Mrs. Clinton’s spokesman and the State Department have cast her decision to hand over her emails as motivated by efforts to update the department’s record management system. “When the department asked former secretaries last year for help ensuring their emails were in fact retained, we immediately said yes,” Nick Merrill, the Clinton spokesman, said on Sunday.
But it was the review of Benghazi-related documents last summer that, within the State Department, set off the chain of events leading to the public disclosure this week of Mrs. Clinton’s use of a private email account, according to the current and former department officials.
The decision to ask Mrs. Clinton for her emails went all the way to Secretary of State John Kerry’s chief of staff, who, along with officials working on the response to the Benghazi requests, signed off on it.
Beginning in August, senior State Department officials held negotiations with Mrs. Clinton’s lawyers and advisers to gain access to her personal email records. At one point, her advisers met face-to-face with department officials in Washington.

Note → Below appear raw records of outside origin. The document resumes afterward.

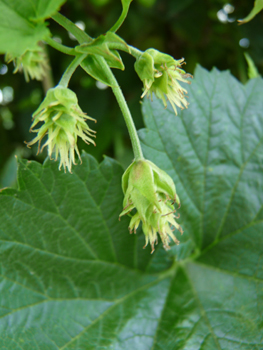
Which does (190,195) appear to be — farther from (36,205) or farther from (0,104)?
(0,104)

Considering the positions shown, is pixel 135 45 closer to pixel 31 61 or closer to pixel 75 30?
pixel 31 61

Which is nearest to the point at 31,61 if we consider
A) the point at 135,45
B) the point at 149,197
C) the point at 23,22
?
the point at 23,22

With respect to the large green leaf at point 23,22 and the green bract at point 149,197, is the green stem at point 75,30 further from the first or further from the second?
the green bract at point 149,197

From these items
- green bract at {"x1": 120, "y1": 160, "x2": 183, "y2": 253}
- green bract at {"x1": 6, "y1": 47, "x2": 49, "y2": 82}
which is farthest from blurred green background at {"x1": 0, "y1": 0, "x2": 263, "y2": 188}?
green bract at {"x1": 120, "y1": 160, "x2": 183, "y2": 253}

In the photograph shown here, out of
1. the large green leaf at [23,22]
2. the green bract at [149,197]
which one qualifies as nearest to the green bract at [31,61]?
the large green leaf at [23,22]

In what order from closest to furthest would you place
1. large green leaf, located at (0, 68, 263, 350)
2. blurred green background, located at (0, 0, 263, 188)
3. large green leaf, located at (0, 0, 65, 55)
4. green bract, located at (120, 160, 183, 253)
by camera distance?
1. large green leaf, located at (0, 0, 65, 55)
2. green bract, located at (120, 160, 183, 253)
3. large green leaf, located at (0, 68, 263, 350)
4. blurred green background, located at (0, 0, 263, 188)

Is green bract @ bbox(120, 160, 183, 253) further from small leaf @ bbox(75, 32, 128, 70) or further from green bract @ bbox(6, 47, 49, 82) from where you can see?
green bract @ bbox(6, 47, 49, 82)
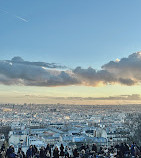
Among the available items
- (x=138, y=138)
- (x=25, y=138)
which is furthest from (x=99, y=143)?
(x=25, y=138)

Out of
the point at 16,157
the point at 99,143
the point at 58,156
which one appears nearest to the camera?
the point at 16,157

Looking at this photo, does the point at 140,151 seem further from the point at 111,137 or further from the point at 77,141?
the point at 111,137

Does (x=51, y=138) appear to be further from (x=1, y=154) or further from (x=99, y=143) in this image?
(x=1, y=154)

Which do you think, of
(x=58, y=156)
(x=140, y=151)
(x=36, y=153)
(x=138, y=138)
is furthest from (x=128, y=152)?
(x=138, y=138)

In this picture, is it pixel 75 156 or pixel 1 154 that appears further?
pixel 75 156

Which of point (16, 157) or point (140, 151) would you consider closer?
point (16, 157)

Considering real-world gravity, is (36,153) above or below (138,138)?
above

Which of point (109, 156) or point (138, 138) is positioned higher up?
point (109, 156)

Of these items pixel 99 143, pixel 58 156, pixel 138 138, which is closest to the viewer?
pixel 58 156

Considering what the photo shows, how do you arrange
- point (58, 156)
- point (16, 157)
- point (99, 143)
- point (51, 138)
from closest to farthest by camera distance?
point (16, 157) < point (58, 156) < point (99, 143) < point (51, 138)
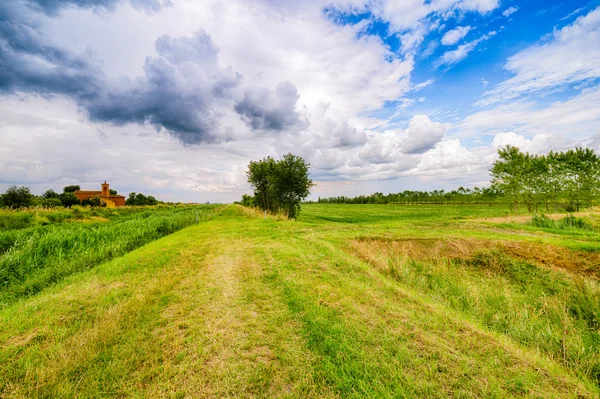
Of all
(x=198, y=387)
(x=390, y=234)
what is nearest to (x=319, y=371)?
(x=198, y=387)

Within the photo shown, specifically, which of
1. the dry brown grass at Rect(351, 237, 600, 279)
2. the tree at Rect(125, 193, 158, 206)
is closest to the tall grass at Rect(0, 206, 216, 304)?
the dry brown grass at Rect(351, 237, 600, 279)

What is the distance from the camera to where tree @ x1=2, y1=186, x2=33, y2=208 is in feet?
108

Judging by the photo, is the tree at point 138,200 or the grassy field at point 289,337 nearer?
the grassy field at point 289,337

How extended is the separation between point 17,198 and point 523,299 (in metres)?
57.2

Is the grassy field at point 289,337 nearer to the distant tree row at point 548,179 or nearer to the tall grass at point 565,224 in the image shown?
the tall grass at point 565,224

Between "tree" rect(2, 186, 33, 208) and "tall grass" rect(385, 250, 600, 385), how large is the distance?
2070 inches

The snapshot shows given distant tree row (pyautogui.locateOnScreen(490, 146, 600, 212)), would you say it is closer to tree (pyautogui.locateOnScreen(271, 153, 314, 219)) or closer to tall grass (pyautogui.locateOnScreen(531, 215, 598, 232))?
tall grass (pyautogui.locateOnScreen(531, 215, 598, 232))

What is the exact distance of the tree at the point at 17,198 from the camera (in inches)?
1302

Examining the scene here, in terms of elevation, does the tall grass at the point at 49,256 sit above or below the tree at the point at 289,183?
below

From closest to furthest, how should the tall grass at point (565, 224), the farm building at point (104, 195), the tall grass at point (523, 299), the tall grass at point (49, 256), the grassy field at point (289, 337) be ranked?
1. the grassy field at point (289, 337)
2. the tall grass at point (523, 299)
3. the tall grass at point (49, 256)
4. the tall grass at point (565, 224)
5. the farm building at point (104, 195)

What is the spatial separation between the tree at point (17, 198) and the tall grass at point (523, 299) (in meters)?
52.6

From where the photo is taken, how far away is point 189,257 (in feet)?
29.9

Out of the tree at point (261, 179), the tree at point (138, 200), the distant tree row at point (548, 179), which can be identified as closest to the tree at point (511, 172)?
the distant tree row at point (548, 179)

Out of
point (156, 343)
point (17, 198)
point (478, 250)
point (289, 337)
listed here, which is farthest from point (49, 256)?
point (17, 198)
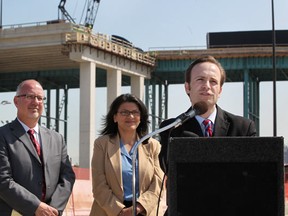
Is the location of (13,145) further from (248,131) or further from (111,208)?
(248,131)

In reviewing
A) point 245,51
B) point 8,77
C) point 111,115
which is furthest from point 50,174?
point 8,77

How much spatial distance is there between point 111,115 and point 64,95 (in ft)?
201

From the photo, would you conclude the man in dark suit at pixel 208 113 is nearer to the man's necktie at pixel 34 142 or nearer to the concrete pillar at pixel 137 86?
the man's necktie at pixel 34 142

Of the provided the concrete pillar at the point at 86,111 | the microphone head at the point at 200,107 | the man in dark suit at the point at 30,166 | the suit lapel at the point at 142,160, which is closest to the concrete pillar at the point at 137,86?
the concrete pillar at the point at 86,111

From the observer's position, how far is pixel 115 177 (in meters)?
6.56

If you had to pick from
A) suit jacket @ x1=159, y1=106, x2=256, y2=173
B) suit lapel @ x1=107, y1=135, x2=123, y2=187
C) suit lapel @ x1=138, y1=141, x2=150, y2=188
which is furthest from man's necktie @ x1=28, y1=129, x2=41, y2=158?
suit jacket @ x1=159, y1=106, x2=256, y2=173

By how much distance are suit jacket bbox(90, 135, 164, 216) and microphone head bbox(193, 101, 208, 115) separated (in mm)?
2545

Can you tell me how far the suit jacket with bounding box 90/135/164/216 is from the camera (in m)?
6.50

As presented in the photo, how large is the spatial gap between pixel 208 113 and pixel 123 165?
7.96 ft

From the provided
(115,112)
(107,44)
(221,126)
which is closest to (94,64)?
(107,44)

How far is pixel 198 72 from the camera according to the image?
14.1ft

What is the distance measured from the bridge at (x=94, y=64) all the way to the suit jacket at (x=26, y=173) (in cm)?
3742

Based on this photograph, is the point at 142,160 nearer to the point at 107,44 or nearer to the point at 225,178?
the point at 225,178

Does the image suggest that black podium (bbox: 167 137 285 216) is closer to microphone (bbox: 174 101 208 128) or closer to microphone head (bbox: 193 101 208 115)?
microphone (bbox: 174 101 208 128)
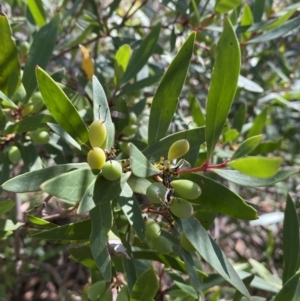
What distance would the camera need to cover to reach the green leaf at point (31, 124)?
108cm

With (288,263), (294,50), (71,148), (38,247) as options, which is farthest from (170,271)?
(294,50)

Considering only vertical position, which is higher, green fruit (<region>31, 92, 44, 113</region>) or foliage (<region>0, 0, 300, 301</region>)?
green fruit (<region>31, 92, 44, 113</region>)

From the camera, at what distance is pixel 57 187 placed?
2.43 feet

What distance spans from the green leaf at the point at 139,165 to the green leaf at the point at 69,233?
0.23 m

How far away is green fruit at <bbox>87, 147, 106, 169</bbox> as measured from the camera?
2.65ft

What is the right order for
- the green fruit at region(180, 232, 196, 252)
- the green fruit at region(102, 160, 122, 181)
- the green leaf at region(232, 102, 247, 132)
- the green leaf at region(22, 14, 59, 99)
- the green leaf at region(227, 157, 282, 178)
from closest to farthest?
the green leaf at region(227, 157, 282, 178) < the green fruit at region(102, 160, 122, 181) < the green fruit at region(180, 232, 196, 252) < the green leaf at region(22, 14, 59, 99) < the green leaf at region(232, 102, 247, 132)

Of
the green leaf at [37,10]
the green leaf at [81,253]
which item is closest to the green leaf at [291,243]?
the green leaf at [81,253]

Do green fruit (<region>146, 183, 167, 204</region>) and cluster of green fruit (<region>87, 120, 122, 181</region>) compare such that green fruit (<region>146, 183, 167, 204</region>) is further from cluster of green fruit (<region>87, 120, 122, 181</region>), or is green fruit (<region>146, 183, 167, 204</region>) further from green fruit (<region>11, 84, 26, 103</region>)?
green fruit (<region>11, 84, 26, 103</region>)

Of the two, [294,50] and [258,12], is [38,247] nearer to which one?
[258,12]

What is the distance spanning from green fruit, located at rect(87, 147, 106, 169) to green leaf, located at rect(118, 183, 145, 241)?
104 mm

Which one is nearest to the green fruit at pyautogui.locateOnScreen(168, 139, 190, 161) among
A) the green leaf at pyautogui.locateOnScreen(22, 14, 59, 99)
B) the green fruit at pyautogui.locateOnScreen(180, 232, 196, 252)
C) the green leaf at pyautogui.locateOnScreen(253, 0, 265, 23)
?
the green fruit at pyautogui.locateOnScreen(180, 232, 196, 252)

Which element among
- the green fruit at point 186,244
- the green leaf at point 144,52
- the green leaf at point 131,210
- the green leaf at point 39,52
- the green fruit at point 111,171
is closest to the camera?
the green fruit at point 111,171

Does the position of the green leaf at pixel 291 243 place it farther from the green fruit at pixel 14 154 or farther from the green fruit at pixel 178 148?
the green fruit at pixel 14 154

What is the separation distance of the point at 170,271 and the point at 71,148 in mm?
473
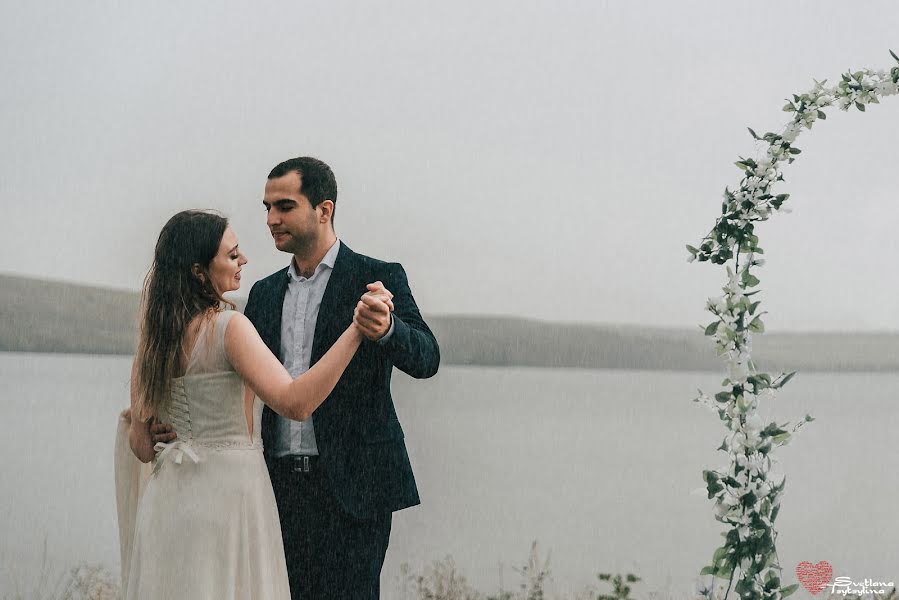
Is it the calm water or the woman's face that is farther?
the calm water

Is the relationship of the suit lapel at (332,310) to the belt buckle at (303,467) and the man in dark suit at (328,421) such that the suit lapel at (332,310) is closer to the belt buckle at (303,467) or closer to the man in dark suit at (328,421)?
the man in dark suit at (328,421)

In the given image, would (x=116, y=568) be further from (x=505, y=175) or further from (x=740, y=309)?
(x=740, y=309)

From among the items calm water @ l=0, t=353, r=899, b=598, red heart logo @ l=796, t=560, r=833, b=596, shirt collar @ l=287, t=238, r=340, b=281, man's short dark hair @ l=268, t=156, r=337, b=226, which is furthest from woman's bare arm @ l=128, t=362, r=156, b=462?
red heart logo @ l=796, t=560, r=833, b=596

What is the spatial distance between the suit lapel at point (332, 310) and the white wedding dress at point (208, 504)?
0.43 metres

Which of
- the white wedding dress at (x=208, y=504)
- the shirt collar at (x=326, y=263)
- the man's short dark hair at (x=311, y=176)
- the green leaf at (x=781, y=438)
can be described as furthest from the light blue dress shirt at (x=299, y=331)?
the green leaf at (x=781, y=438)

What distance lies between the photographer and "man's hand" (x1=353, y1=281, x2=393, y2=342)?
7.21ft

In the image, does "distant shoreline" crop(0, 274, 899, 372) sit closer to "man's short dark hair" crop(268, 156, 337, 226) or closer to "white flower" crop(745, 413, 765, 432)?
"man's short dark hair" crop(268, 156, 337, 226)

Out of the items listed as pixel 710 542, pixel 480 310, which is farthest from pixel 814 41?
pixel 710 542

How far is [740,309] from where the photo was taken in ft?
7.43

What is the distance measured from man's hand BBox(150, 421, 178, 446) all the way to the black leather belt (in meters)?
0.41

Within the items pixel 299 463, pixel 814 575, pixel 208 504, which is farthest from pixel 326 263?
pixel 814 575

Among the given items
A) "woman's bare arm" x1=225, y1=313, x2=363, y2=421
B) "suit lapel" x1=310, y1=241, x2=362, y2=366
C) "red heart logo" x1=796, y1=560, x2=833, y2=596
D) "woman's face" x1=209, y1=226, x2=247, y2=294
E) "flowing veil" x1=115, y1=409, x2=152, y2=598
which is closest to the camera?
"woman's bare arm" x1=225, y1=313, x2=363, y2=421

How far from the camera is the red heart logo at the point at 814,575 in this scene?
11.3ft

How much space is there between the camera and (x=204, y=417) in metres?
2.26
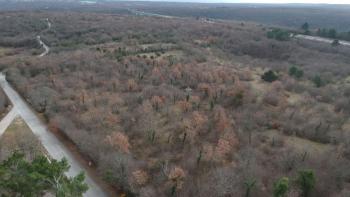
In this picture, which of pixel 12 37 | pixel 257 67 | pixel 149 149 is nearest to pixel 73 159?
pixel 149 149

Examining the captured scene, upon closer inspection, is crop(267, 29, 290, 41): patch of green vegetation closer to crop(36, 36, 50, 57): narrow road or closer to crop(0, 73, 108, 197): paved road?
crop(36, 36, 50, 57): narrow road

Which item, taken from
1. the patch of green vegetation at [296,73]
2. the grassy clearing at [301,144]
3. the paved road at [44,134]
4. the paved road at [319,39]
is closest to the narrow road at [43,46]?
the paved road at [44,134]

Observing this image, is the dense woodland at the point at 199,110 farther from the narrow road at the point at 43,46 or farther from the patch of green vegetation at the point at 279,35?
the patch of green vegetation at the point at 279,35

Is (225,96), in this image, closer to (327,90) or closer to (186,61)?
(327,90)

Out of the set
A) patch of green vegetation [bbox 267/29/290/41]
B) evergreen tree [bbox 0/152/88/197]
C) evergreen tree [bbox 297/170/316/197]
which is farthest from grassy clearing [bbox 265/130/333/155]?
patch of green vegetation [bbox 267/29/290/41]

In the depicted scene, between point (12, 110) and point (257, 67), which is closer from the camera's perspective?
point (12, 110)

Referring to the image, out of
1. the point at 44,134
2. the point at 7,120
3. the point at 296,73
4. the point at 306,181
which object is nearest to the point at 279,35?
the point at 296,73

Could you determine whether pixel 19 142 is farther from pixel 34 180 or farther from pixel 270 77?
pixel 270 77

In October, the State Department sent a letter to Mrs. Clinton and all former secretaries of state back to Madeleine K. Albright, seeking emails and other documents in their possession that related to their government work.
Finally, in December, dozens of boxes filled with 50,000 pages of printed emails from Mrs. Clinton’s personal account were delivered to the State Department. Those documents were then examined by department lawyers, who found roughly 900 pages pertaining to the Benghazi attacks.
Three weeks ago, the State Department handed over the Benghazi emails to the House Select Committee on Benghazi, which is led by Representative Trey Gowdy, Republican of South Carolina.